Sie lässt durchblicken, dass die Zeit für die großen, zentralisierten, von multinationalen Konzernen subventionierten Medienkunstinstitutionen abgelaufen ist. Bildungseinrichtungen wie Kunsthochschulen und technische Universitäten haben neue Studiengänge für Informationsdesign und Medienkunst eingerichtet. Ausstellungsorte für Medienkunst entstehen nun auch in kleineren Städten, abseits der großen Zentren. Medien- und Netzkunst werden znehmend auch von der normalen zeitgenössischen Kunstszene verstanden und mit Interesse betrachtet, außerhalb bekannter "Ghettos" der Medienkunst. "Die Szene verbreitet und verfielfältigt sich", meint Yukiko, "und ich bin zuversichtlich, daran weiterhin beteiligt zu sein." Sie arbeitet bereits an einer Reihe neuer Projekte, darunter ISEA 2002, das in Nagoya, Japan, stattfinden wird, sowie bei YARD, das "Yamaguchi Art Development and Research"-Zentrum, das im Herbst 2003 im Westen Japans eröffnet werden soll.

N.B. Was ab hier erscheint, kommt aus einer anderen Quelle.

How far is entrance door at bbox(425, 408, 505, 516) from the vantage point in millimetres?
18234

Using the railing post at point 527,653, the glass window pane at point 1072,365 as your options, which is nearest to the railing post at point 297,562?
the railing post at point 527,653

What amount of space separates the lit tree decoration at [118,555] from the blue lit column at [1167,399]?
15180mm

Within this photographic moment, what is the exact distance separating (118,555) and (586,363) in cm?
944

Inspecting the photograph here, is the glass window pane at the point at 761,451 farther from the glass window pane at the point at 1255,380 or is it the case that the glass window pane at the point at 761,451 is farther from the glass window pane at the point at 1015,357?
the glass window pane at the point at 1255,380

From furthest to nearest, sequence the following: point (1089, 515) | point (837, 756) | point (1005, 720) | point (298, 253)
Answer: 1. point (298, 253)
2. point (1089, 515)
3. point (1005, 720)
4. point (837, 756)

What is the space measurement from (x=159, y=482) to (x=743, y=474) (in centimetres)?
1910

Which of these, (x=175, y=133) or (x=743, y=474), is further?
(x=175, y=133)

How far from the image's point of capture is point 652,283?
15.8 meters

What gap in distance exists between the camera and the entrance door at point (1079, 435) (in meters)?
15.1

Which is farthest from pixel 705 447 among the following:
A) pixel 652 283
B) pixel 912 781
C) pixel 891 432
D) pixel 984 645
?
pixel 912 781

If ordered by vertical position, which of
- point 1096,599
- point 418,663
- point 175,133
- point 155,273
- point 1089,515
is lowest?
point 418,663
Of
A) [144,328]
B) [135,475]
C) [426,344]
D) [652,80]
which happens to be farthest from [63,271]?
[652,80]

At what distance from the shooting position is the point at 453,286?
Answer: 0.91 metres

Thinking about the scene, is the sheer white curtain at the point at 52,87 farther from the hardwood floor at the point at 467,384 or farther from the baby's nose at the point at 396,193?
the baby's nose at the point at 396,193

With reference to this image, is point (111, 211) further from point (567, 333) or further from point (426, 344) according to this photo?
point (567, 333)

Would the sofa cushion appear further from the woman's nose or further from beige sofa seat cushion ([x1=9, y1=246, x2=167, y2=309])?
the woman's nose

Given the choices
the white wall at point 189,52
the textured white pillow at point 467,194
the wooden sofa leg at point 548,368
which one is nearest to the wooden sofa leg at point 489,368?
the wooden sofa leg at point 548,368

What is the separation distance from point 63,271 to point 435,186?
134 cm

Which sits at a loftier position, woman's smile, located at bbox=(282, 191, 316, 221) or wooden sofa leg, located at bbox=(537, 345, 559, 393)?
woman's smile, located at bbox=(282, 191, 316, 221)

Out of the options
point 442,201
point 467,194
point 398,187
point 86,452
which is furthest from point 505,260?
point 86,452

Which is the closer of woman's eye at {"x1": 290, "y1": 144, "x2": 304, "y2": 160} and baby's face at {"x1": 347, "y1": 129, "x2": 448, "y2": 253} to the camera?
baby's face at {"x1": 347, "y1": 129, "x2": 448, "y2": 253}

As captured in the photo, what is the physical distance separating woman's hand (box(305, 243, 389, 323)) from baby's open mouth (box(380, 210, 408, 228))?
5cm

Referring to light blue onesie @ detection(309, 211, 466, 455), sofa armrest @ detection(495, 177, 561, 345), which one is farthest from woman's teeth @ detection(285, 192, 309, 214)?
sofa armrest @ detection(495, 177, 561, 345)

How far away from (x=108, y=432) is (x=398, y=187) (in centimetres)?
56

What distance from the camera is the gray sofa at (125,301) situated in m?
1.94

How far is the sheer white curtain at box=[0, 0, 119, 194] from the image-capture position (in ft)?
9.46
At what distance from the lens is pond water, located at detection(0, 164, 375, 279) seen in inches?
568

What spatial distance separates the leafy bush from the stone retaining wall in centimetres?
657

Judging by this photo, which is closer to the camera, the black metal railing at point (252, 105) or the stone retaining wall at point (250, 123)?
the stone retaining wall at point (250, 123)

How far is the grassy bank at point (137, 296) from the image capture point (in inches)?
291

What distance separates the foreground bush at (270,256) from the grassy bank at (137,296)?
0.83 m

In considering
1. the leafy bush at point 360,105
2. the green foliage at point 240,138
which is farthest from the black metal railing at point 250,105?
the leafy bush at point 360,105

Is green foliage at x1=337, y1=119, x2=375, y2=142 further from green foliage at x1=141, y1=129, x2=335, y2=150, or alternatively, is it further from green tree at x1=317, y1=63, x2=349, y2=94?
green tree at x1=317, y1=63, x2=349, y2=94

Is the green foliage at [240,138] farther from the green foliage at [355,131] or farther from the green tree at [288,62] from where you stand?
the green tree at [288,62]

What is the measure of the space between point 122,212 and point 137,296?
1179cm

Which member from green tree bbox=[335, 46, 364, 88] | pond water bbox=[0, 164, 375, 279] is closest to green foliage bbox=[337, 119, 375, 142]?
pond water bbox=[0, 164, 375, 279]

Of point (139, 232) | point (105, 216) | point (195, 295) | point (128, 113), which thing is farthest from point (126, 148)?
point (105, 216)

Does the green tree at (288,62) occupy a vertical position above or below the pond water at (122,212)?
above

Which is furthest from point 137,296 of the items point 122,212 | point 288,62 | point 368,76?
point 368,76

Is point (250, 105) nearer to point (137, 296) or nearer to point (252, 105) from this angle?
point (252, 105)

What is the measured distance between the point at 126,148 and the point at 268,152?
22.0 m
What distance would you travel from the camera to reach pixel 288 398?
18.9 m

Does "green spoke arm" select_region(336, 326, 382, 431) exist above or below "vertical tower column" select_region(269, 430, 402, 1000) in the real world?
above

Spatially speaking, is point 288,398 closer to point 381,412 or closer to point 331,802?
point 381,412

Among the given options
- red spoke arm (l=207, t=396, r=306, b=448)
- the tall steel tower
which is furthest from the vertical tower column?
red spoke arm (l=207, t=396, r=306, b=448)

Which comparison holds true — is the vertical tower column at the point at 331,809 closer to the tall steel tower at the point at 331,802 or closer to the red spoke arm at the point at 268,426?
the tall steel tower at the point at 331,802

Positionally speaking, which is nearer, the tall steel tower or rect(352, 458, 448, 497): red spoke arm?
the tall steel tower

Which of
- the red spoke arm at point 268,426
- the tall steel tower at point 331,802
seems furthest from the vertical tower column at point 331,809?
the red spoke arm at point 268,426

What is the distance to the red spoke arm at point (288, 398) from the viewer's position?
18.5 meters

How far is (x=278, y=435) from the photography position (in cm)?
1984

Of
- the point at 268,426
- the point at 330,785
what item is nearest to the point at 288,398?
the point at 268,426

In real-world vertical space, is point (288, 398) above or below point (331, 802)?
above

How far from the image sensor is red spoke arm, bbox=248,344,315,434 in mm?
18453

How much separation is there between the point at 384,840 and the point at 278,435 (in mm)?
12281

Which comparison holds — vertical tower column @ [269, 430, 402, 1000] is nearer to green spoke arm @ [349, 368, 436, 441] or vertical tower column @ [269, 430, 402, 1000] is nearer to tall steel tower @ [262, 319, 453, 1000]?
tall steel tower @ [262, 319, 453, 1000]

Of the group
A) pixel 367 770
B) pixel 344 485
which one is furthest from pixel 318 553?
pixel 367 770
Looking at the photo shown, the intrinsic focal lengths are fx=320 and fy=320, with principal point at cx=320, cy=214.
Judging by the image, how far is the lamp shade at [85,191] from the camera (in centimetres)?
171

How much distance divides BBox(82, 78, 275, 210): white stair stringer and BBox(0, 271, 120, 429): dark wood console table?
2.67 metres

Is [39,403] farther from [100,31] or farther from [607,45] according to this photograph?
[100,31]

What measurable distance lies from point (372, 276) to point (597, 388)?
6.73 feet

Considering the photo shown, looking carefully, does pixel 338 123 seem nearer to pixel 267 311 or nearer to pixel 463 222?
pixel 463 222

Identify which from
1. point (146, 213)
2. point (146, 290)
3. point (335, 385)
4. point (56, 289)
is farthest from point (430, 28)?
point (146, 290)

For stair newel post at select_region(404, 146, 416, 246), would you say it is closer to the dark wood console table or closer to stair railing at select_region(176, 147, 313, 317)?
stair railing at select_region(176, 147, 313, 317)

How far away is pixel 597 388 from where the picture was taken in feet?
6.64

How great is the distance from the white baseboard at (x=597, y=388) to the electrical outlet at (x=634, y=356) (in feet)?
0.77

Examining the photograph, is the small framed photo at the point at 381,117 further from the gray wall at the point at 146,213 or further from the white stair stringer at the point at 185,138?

Verschlankungskur beim [ICC]
Zur gleichen Zeit gab es auch bei NTT[ICC] Veränderungen, allerdings mit weniger drastischen Folgen. Das Medienkunstzentrum und Museum, das im gigantischen Firmenprunktempel Opera City Center in Tokyo angesiedelt ist, wurde nach Umstrukturierungen im April neu eröffnet. Von zwei Stockwerken wurde eines aufgegeben und entsprechend der geringeren Flächen sind auch wesentlich weniger Arbeiten aus der permanenten Sammlung zu sehen. Der ehemalige Chef-Kurator hat das Zentrum verlassen und arbeitet nun für ein Museum in Hiroshima. Eine Gruppe von vier jungen Kuratoren, zwischen denen es keine Hierarchie gibt, hält nun das Zepter in der Hand, über ihnen ein Manager mit rein administrativen Aufgaben. Dieses "gemeinsame Kuratieren" hat in der englischsprachigen japanischen Tageszeitung Japanese Times Kritik hervorgerufen, die dem jungen Team vorwarf, keine gemeinsamen Selektionskriterien zu haben.
Aber so schlecht ist die Bilanz des abgespeckten [ICC] nun auch wieder nicht. Die Wiedereröffnung erfolgte mit einer Ausstellung der italienischen Designgruppe Studio Azzuro, im Juli wurde die vernetzte Installation "baby.play" von Shu Lea Cheang gezeigt und derzeit läuft eine Retrospektive des japanisch-amerikanischen Künstlers John Maeda. Das neue Arrangement, mit kleiner permanenter Ausstellung, dafür einer neuen kuratierten Ausstellung jeden Monat, sollte dem jungen Team mehr Flexibilität geben, eine größere Spannbreite von Arbeiten vorzustellen.